# RECORDED DATA
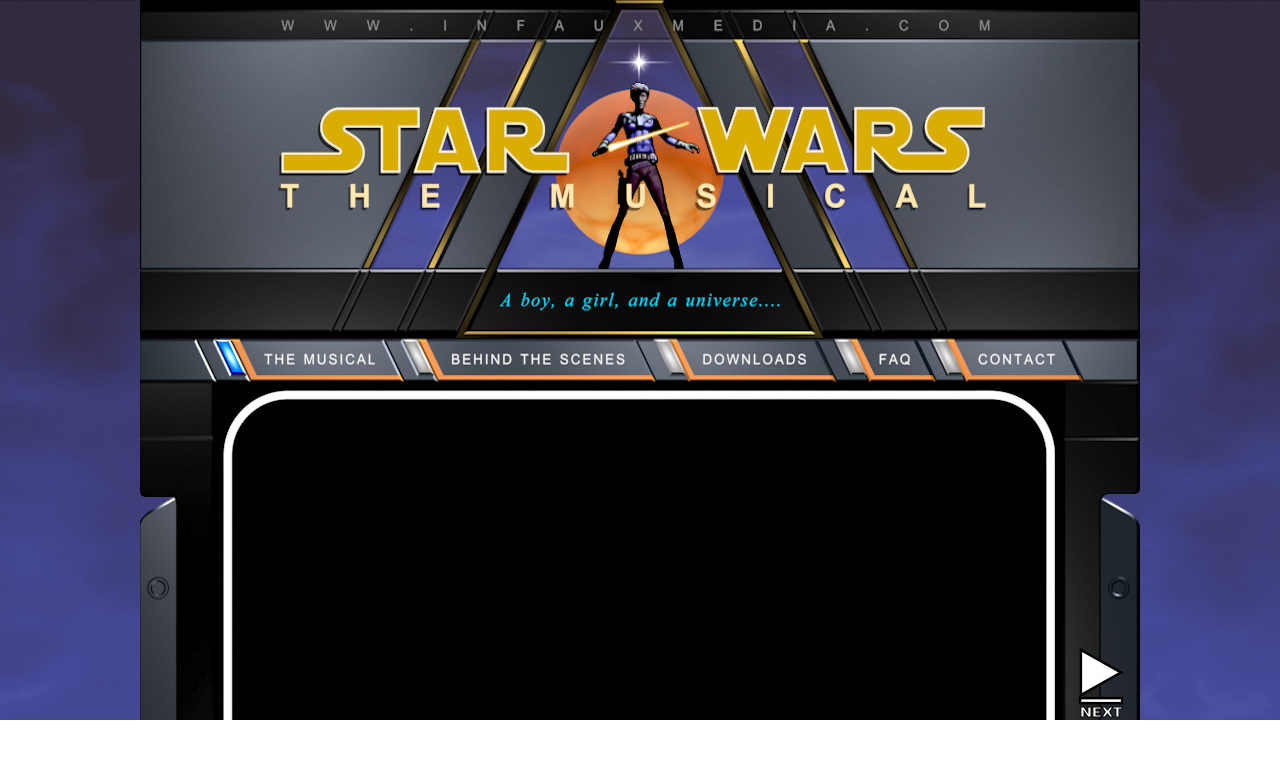

--- FILE ---
content_type: text/html
request_url: http://infauxmedia.com/such_an_evil_presence.htm
body_size: 1029
content:
<!DOCTYPE HTML PUBLIC "-//W3C//DTD HTML 4.01 Transitional//EN"
"http://www.w3.org/TR/html4/loose.dtd">
<html>
<head>
<meta http-equiv="Content-Type" content="text/html; charset=iso-8859-1">
<title>Star Wars - The Musical</title>
<script language="JavaScript" type="text/JavaScript">
<!--
function MM_reloadPage(init) {  //reloads the window if Nav4 resized
  if (init==true) with (navigator) {if ((appName=="Netscape")&&(parseInt(appVersion)==4)) {
    document.MM_pgW=innerWidth; document.MM_pgH=innerHeight; onresize=MM_reloadPage; }}
  else if (innerWidth!=document.MM_pgW || innerHeight!=document.MM_pgH) location.reload();
}
MM_reloadPage(true);
//-->
</script>
<style type="text/css">
<!--
.style1 {color: #FF0000}
-->
</style>
</head>
<link rel="stylesheet" type="text/css" href="swmusical1.css">

<body>
<table width="200" border="0" align="center" cellpadding="0" cellspacing="0">
  <tr>
    <td colspan="7"><a href="index.htm"><img src="frame_row1.jpg" width="1000" height="338" border="0"></a></td>
  </tr>
  <tr>
    <td><img src="frame_row2a.jpg" width="75" height="44"></td>
    <td><a href="the_musical.htm"><img src="frame_row2b_on.jpg" width="188" height="44" border="0"></a></td>
    <td><a href="behind_the_scenes.htm"><img src="frame_row2c_off.jpg" width="252" height="44" border="0"></a></td>
    <td><a href="downloads.htm"><img src="frame_row2d_off.jpg" width="180" height="44" border="0"></a></td>
    <td><a href="faq.htm"><img src="frame_row2e_off.jpg" width="97" height="44" border="0"></a></td>
    <td><a href="contact.htm"><img src="frame_row2f_off.jpg" width="150" height="44" border="0"></a></td>
    <td><img src="frame_row2g.jpg" width="58" height="44"></td>
  </tr>
</table>
<table width="1000" border="0" align="center" cellpadding="0" cellspacing="0">
  <tr>
    <td width="77"><img src="frame_row3a.jpg" width="77" height="603"></td>
    <td width="845" align="center" valign="top" background="large_frame.jpg"><p>&nbsp;</p>
    <iframe width="803" height="452" src="http://www.youtube.com/embed/4K9QeuSAWIU" frameborder="0" allowfullscreen></iframe></td>
    <td width="78"><img src="frame_row3b_next.jpg" width="78" height="603" border="0" usemap="#Map"></td>
  </tr>
</table>
<map name="Map">
  <area shape="rect" coords="16,265,63,336" href="obi-wan.htm">
</map>
</body>
</html>


--- FILE ---
content_type: text/css
request_url: http://infauxmedia.com/swmusical1.css
body_size: 396
content:
body {
	font-family: Arial, Helvetica, sans-serif;
	background-image: url(background.jpg);
	background-position: top center;
	background-repeat: no-repeat;
	background-color: #FFFFFF;
	
	margin-top:0px;
	margin-bottom:0px;
	margin-right:0px;
	margin-left:0px;
}

td {
	font-family: Arial, Helvetica, sans-serif;
	background-repeat: no-repeat;
}

th {
	font-family: Arial, Helvetica, sans-serif;
}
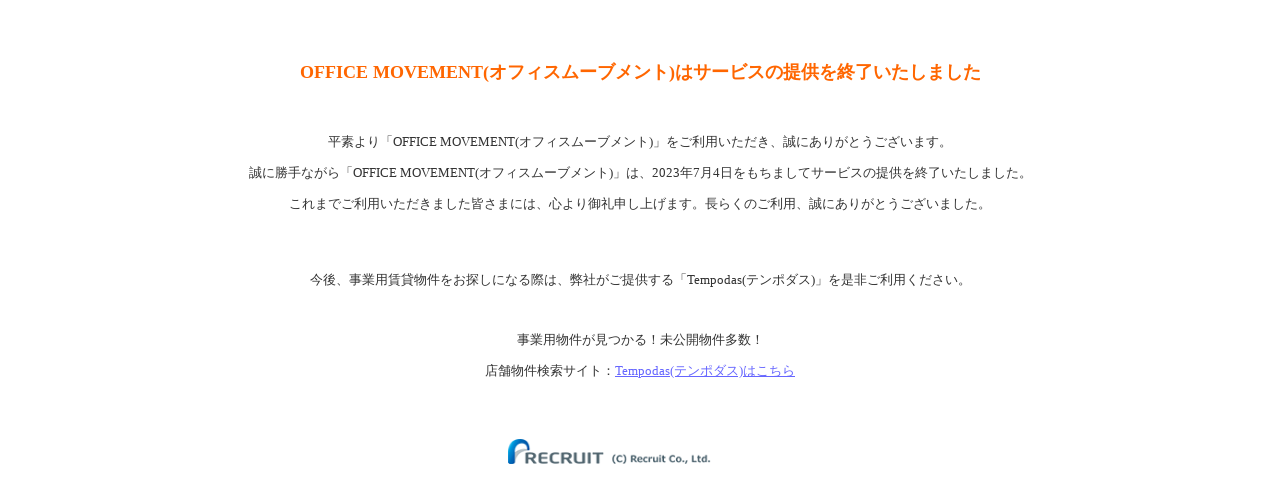

--- FILE ---
content_type: text/html
request_url: http://www.officemovement.com/house/www/ErrorDocument/office_sorry.html?ar=000&bs=06&ta=01
body_size: 1842
content:
<!DOCTYPE HTML PUBLIC "-//W3C//DTD HTML 4.0 Transitional//EN">
<!-- saved from url=(0023)http://www.forrent.jp/j -->
<html><head><title>error - ForRent.jp</title>
<meta http-equiv="Content-Type" content="text/html; charset=shift_jis">
<meta content="none" name="robots">
<meta content="NOINDEX, NOFOLLOW" name="ROBOTS">
<meta content="MSHTML 6.00.2800.1400" name="GENERATOR"></head>
<body text="#333333" vlink="#669933" alink="#ff0066" link="#6666ff" bgcolor="#ffffff" leftmargin="0" topmargin="1" marginheight="1" marginwidth="0"><basefont>
<center>
<br><br>
<table cellspacing="0" cellpadding="3" width="" border="0">
<tbody> 
<tr>
<td><!-- start in table -->
<table cellspacing="0" cellpadding="20" width="100%" border="0">
<tbody>
<tr bgcolor="#ffffff">
<td valign="top" width="99%"><center>
<font color="#ff6600" size="+1"><b>OFFICE MOVEMENT(オフィスムーブメント)はサービスの提供を終了いたしました</b></font></center><br><br>
<center><font size="-1">
<p>平素より「OFFICE MOVEMENT(オフィスムーブメント)」をご利用いただき、誠にありがとうございます。</p>
<p>誠に勝手ながら「OFFICE MOVEMENT(オフィスムーブメント)」は、2023年7月4日をもちましてサービスの提供を終了いたしました。</p>
<p>これまでご利用いただきました皆さまには、心より御礼申し上げます。長らくのご利用、誠にありがとうございました。</p>
<br>
<br>
<p>今後、事業用賃貸物件をお探しになる際は、弊社がご提供する「Tempodas(テンポダス)」を是非ご利用ください。</p>
<br>
<p>事業用物件が見つかる！未公開物件多数！</p>
<p>店舗物件検索サイト：<a href="https://tempodas.com/?utm_source=suumo&utm_medium=referral&utm_campaign=sorry">Tempodas(テンポダス)はこちら</a></p>
</font>
</center></td></tr></tbody></table>
<!-- end in table --></td></tr></tbody></table>
<br>
<br>
<img height="25" alt="Copyright (C) RECRUIT CO.,LTD." src="/common/parts/common_footer_logo.gif"> 
</center></body></html>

# EXERCISE PROMPT
Transcribe the entries above word for word, but leave every picture out of your copy.

# RESULT BELOW
--- FILE ---
content_type: text/html
request_url: http://infauxmedia.com/such_an_evil_presence.htm
body_size: 1029
content:
<!DOCTYPE HTML PUBLIC "-//W3C//DTD HTML 4.01 Transitional//EN"
"http://www.w3.org/TR/html4/loose.dtd">
<html>
<head>
<meta http-equiv="Content-Type" content="text/html; charset=iso-8859-1">
<title>Star Wars - The Musical</title>
<script language="JavaScript" type="text/JavaScript">
<!--
function MM_reloadPage(init) {  //reloads the window if Nav4 resized
  if (init==true) with (navigator) {if ((appName=="Netscape")&&(parseInt(appVersion)==4)) {
    document.MM_pgW=innerWidth; document.MM_pgH=innerHeight; onresize=MM_reloadPage; }}
  else if (innerWidth!=document.MM_pgW || innerHeight!=document.MM_pgH) location.reload();
}
MM_reloadPage(true);
//-->
</script>
<style type="text/css">
<!--
.style1 {color: #FF0000}
-->
</style>
</head>
<link rel="stylesheet" type="text/css" href="swmusical1.css">

<body>
<table width="200" border="0" align="center" cellpadding="0" cellspacing="0">
  <tr>
    <td colspan="7"><a href="index.htm"><img src="frame_row1.jpg" width="1000" height="338" border="0"></a></td>
  </tr>
  <tr>
    <td><img src="frame_row2a.jpg" width="75" height="44"></td>
    <td><a href="the_musical.htm"><img src="frame_row2b_on.jpg" width="188" height="44" border="0"></a></td>
    <td><a href="behind_the_scenes.htm"><img src="frame_row2c_off.jpg" width="252" height="44" border="0"></a></td>
    <td><a href="downloads.htm"><img src="frame_row2d_off.jpg" width="180" height="44" border="0"></a></td>
    <td><a href="faq.htm"><img src="frame_row2e_off.jpg" width="97" height="44" border="0"></a></td>
    <td><a href="contact.htm"><img src="frame_row2f_off.jpg" width="150" height="44" border="0"></a></td>
    <td><img src="frame_row2g.jpg" width="58" height="44"></td>
  </tr>
</table>
<table width="1000" border="0" align="center" cellpadding="0" cellspacing="0">
  <tr>
    <td width="77"><img src="frame_row3a.jpg" width="77" height="603"></td>
    <td width="845" align="center" valign="top" background="large_frame.jpg"><p>&nbsp;</p>
    <iframe width="803" height="452" src="http://www.youtube.com/embed/4K9QeuSAWIU" frameborder="0" allowfullscreen></iframe></td>
    <td width="78"><img src="frame_row3b_next.jpg" width="78" height="603" border="0" usemap="#Map"></td>
  </tr>
</table>
<map name="Map">
  <area shape="rect" coords="16,265,63,336" href="obi-wan.htm">
</map>
</body>
</html>


--- FILE ---
content_type: text/css
request_url: http://infauxmedia.com/swmusical1.css
body_size: 396
content:
body {
	font-family: Arial, Helvetica, sans-serif;
	background-image: url(background.jpg);
	background-position: top center;
	background-repeat: no-repeat;
	background-color: #FFFFFF;
	
	margin-top:0px;
	margin-bottom:0px;
	margin-right:0px;
	margin-left:0px;
}

td {
	font-family: Arial, Helvetica, sans-serif;
	background-repeat: no-repeat;
}

th {
	font-family: Arial, Helvetica, sans-serif;
}

--- FILE ---
content_type: text/html
request_url: http://www.officemovement.com/house/www/ErrorDocument/office_sorry.html?ar=000&bs=06&ta=01
body_size: 1842
content:
<!DOCTYPE HTML PUBLIC "-//W3C//DTD HTML 4.0 Transitional//EN">
<!-- saved from url=(0023)http://www.forrent.jp/j -->
<html><head><title>error - ForRent.jp</title>
<meta http-equiv="Content-Type" content="text/html; charset=shift_jis">
<meta content="none" name="robots">
<meta content="NOINDEX, NOFOLLOW" name="ROBOTS">
<meta content="MSHTML 6.00.2800.1400" name="GENERATOR"></head>
<body text="#333333" vlink="#669933" alink="#ff0066" link="#6666ff" bgcolor="#ffffff" leftmargin="0" topmargin="1" marginheight="1" marginwidth="0"><basefont>
<center>
<br><br>
<table cellspacing="0" cellpadding="3" width="" border="0">
<tbody> 
<tr>
<td><!-- start in table -->
<table cellspacing="0" cellpadding="20" width="100%" border="0">
<tbody>
<tr bgcolor="#ffffff">
<td valign="top" width="99%"><center>
<font color="#ff6600" size="+1"><b>OFFICE MOVEMENT(オフィスムーブメント)はサービスの提供を終了いたしました</b></font></center><br><br>
<center><font size="-1">
<p>平素より「OFFICE MOVEMENT(オフィスムーブメント)」をご利用いただき、誠にありがとうございます。</p>
<p>誠に勝手ながら「OFFICE MOVEMENT(オフィスムーブメント)」は、2023年7月4日をもちましてサービスの提供を終了いたしました。</p>
<p>これまでご利用いただきました皆さまには、心より御礼申し上げます。長らくのご利用、誠にありがとうございました。</p>
<br>
<br>
<p>今後、事業用賃貸物件をお探しになる際は、弊社がご提供する「Tempodas(テンポダス)」を是非ご利用ください。</p>
<br>
<p>事業用物件が見つかる！未公開物件多数！</p>
<p>店舗物件検索サイト：<a href="https://tempodas.com/?utm_source=suumo&utm_medium=referral&utm_campaign=sorry">Tempodas(テンポダス)はこちら</a></p>
</font>
</center></td></tr></tbody></table>
<!-- end in table --></td></tr></tbody></table>
<br>
<br>
<img height="25" alt="Copyright (C) RECRUIT CO.,LTD." src="/common/parts/common_footer_logo.gif"> 
</center></body></html>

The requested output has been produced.